‘Human Decisions and Machine Predictions’- a close look at this study into the use of AI in the place of judges.
Jon Kleinborg and his co-authors’ study, titled ‘Human Decisions and Machine Predictions’, looks in depth at the idea that AI is a more reliable option than human judges, and especially when deciding on ‘jail-or-release’ dates. Kleinborg and his colleagues’ basic argument is that algorithms are a more accurate way of predicting the likelihood of futurecrimes (ex-) convicts might commit than human judges are. This ‘better’ artificial intelligence would then prevent people from reoffending, and so leads to a win-win situation and better societal outcomes, according to the study.
Recently, in the US, parole boards have started using machine-learning-based tools (AI) much more frequently to make decisions regarding prisoners’ futures and potential parole.. This seems to have particularly gained clout in Pennsylvania, and indeed Richard Berk has even done a study into the use of machine forecasting in this state, in which he concludes that there is no risk to public safety caused by using this method of decision making when it comes to parole time lines.
This is all very well, and I’m sure true, but from a personal point of view, I cannot help but wonder how I’d feel if a machine condemned me to another 10 years in prison. Ultimately though I suppose, and as Kleinborg’s study argues, it would be harder in my hypothetical situation to claim that the machine had acted in a biased way. An extension of this thought process is the highly notable fact that factors such as racial or gender bias will in theory become eliminated through the use of AI in court decisions.
Kleinborg’s study highlights on its opening page that every year in the US over 10 million people are arrested (a slightly outdated figure as this was published by the FBI in 2016). All of these 10 million people then have very important decisions made about their future by a human- just like you or me. The pressure on the judges making decisions such as where the detained person has to await trial (at home or in jail), where they are eventually tried and so on, is huge. One wrong prediction about the offender’s capacity to reoffend could change the course of that individual’s future for, well, ever. Due to this then, the option of a non-biased decision maker is of course highly preferable, probably both for the judges involved and the accused offenders.

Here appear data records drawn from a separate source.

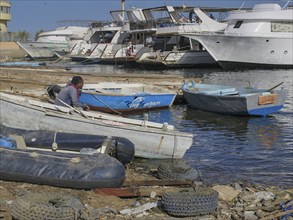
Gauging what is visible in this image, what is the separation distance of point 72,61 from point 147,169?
50460 millimetres

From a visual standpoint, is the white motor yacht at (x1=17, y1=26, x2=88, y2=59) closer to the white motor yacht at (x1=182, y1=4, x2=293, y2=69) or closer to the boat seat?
the white motor yacht at (x1=182, y1=4, x2=293, y2=69)

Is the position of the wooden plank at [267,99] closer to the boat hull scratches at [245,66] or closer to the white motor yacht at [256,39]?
the white motor yacht at [256,39]

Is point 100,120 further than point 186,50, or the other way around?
point 186,50

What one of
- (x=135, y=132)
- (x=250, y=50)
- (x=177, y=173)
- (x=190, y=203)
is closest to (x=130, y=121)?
(x=135, y=132)

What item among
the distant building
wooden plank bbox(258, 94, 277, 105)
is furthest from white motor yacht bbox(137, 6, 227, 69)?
the distant building

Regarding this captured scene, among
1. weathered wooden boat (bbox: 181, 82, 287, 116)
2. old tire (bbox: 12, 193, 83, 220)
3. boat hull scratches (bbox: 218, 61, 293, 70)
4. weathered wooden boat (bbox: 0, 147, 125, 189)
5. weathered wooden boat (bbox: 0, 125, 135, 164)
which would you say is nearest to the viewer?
old tire (bbox: 12, 193, 83, 220)

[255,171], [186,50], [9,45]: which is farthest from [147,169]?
[9,45]

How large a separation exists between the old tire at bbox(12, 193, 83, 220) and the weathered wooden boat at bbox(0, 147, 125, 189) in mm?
1114

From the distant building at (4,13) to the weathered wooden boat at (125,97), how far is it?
6730 centimetres

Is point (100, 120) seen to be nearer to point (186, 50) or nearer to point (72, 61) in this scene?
point (186, 50)

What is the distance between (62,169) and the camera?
7.63m

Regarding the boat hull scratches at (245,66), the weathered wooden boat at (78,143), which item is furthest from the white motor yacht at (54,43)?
the weathered wooden boat at (78,143)

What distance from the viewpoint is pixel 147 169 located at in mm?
10172

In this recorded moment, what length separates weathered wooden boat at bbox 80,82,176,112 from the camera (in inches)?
693
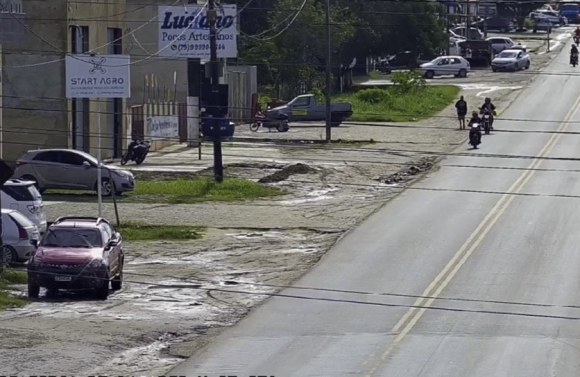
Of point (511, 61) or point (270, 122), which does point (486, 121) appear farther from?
point (511, 61)

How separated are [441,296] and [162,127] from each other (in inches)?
1223

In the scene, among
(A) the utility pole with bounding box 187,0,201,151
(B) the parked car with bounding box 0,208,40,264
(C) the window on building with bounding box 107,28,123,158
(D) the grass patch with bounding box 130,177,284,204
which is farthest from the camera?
(A) the utility pole with bounding box 187,0,201,151

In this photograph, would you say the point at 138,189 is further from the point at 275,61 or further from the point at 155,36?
the point at 275,61

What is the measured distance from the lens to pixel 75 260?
78.5ft

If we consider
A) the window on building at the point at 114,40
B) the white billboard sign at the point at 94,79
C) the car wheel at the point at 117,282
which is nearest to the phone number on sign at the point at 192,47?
the window on building at the point at 114,40

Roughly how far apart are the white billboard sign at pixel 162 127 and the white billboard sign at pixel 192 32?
306 centimetres

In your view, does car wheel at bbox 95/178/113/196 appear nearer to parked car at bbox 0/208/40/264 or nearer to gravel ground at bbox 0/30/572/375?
gravel ground at bbox 0/30/572/375

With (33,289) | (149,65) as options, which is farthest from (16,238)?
(149,65)

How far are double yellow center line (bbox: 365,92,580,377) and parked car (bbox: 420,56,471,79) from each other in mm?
29219

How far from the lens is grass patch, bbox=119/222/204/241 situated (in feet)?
106

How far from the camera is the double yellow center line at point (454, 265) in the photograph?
65.4ft

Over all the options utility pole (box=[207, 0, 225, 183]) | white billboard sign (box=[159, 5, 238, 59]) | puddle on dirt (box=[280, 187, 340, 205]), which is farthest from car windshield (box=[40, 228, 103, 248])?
white billboard sign (box=[159, 5, 238, 59])

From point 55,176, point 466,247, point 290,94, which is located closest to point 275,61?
A: point 290,94

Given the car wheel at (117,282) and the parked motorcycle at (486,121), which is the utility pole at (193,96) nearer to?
the parked motorcycle at (486,121)
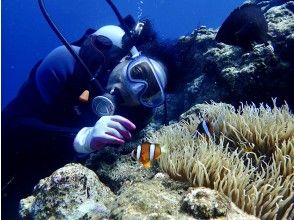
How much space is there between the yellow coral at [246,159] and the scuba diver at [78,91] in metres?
0.65

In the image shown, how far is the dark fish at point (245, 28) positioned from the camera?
187 inches

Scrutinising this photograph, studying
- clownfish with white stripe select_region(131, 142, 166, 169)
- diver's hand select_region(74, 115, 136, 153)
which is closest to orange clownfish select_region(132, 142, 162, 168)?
clownfish with white stripe select_region(131, 142, 166, 169)

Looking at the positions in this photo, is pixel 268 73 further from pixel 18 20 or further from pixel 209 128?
pixel 18 20

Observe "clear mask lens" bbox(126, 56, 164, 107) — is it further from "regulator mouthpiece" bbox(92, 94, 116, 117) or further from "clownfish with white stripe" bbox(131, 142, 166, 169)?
"clownfish with white stripe" bbox(131, 142, 166, 169)

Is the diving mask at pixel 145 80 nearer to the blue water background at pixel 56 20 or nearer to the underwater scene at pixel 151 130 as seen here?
the underwater scene at pixel 151 130

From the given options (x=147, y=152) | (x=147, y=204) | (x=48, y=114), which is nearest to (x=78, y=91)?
(x=48, y=114)

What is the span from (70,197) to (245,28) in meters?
3.38

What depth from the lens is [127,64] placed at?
384 cm

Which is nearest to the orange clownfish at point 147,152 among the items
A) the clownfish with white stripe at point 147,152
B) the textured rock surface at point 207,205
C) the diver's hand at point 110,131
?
the clownfish with white stripe at point 147,152

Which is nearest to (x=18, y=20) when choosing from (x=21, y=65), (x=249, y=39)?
(x=21, y=65)

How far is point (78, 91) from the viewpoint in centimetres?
408

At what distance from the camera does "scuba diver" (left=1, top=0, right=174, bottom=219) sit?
3809 mm

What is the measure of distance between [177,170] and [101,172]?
1.05 m

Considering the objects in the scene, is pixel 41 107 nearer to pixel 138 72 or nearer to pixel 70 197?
pixel 138 72
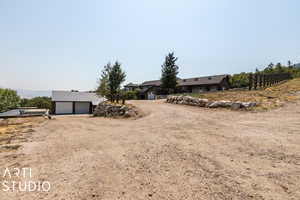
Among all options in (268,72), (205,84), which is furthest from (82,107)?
(268,72)

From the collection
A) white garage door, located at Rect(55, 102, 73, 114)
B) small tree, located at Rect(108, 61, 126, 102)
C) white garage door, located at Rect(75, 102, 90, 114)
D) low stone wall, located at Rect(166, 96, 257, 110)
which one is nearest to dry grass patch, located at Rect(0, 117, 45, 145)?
small tree, located at Rect(108, 61, 126, 102)

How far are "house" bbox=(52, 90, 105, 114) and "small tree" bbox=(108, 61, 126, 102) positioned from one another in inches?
479

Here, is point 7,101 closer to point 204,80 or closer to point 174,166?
point 174,166

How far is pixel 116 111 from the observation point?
55.2ft

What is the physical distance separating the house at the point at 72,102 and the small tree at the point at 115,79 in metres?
12.2

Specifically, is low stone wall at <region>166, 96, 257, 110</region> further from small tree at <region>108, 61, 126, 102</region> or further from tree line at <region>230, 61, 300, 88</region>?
tree line at <region>230, 61, 300, 88</region>

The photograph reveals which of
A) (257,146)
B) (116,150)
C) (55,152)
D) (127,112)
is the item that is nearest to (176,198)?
(116,150)

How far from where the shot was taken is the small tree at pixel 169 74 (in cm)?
3647

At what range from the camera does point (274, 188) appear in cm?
314

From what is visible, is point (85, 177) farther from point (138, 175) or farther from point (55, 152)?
point (55, 152)

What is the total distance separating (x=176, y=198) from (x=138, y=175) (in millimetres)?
1177

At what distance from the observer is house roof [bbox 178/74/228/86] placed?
38338mm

Another interesting point raised in the study is what happens when judges, when making these life-changing decisions, decide that prisoners with families or jobs waiting for them are more deserving of bail than those who don’t. This of course leads to more potentially biased and unfair decisions particularly if, for example, the judge making the decision also has his/her own children and has sympathy for the difficulty of locking up a parent, sometimes regardless of other ‘red flags’.
Ultimately, Kleinborg’s study concludes that predictive tools could prove incredibly effective for the future of decision-making, particularly with regards to prisoners. Kleinborg and his colleagues are not alone in this belief, and a recent article in Lexology looking at the replacement of judges with AI in the Ukraine supports their findings. It would seem that as long as it remains well-regulated and transparent, AI being used in the place of judges could indeed be a force for good.
The final piece of the puzzle seems to me, on an entirely aesthetic level, is how a computer will look in the courtroom in the place of the traditional figure of the white-wigged judge. That will be something to get used to, too.